I dug around into the source code for the crypto_history function which led me to the scraper function and I believe that is where the error lies. Within your code, you have:

table   <- rvest::html_nodes(page, css = "table") %>% .[1] %>%
    rvest::html_table(fill = TRUE) %>%
    replace(!nzchar(.), NA)

I believe the error lies in pulling the first object within the output of html_nodes. It looks like the way that Coin Market Cap is now set up stores the historical data within the third object of html_nodes. When I copied the code and ran the following...

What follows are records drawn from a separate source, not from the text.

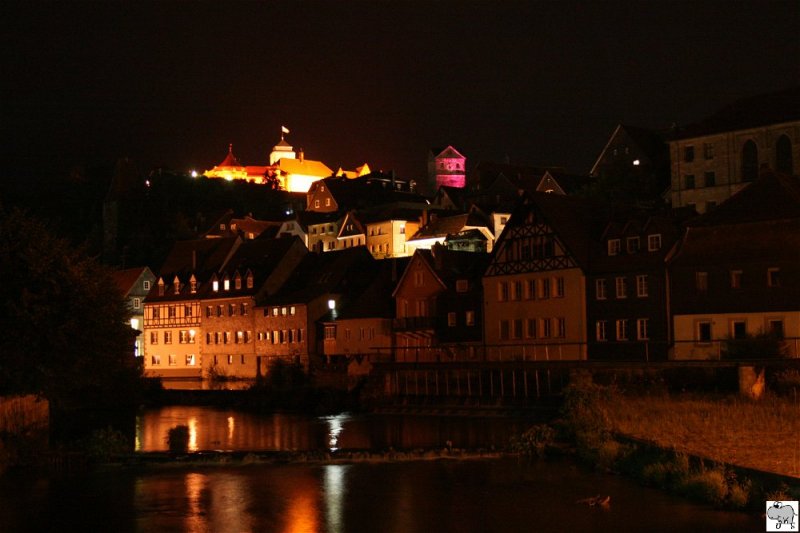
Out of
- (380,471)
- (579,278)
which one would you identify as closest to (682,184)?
(579,278)

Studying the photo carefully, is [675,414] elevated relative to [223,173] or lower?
lower

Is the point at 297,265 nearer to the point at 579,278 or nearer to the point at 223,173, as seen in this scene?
the point at 579,278

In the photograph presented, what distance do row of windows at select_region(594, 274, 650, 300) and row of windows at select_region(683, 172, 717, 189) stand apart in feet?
73.7

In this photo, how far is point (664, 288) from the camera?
54906 millimetres

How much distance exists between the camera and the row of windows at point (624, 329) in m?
55.6

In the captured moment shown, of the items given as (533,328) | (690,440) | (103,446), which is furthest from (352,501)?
(533,328)

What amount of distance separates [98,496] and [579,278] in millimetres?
36737

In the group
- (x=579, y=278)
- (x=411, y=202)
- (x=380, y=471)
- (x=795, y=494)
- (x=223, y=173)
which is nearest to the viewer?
(x=795, y=494)

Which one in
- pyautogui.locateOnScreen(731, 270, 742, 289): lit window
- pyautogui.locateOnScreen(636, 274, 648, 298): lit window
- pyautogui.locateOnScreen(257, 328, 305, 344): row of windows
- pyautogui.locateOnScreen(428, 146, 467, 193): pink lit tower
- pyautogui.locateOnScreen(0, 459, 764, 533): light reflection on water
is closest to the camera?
pyautogui.locateOnScreen(0, 459, 764, 533): light reflection on water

table   <- rvest::html_nodes(page, css = "table") %>% .[3] %>%
    rvest::html_table(fill = TRUE) %>%
    replace(!nzchar(.), NA)

I was able to scrape the data with no problems (minus the fact that I don't have the cool progress bar function). I'll try opening a pull request to get this fixed.

from crypto.

thelmmortal1 avatar thelmmortal1 commented on August 23, 2024

I'm going to second this issue on crypto_history. Unlike realauggieschmeyer I am not smart enough to figure out why it is happening, but it is happening for me as well.

I generally run something similar to this code:

crypto_history(start_date = 20190101, limit = 6, sleep = 7.1)

I get the subscript error but I still am able to look at the data frame. A couple things stand out. Now there are 4 additional columns that are simply counting the rows and it doesn't correctly limit the pull to the top 6 market caps.

from crypto.

realauggieheschmeyer avatar realauggieheschmeyer commented on August 23, 2024

@thelmmortal1, thanks for the kind words!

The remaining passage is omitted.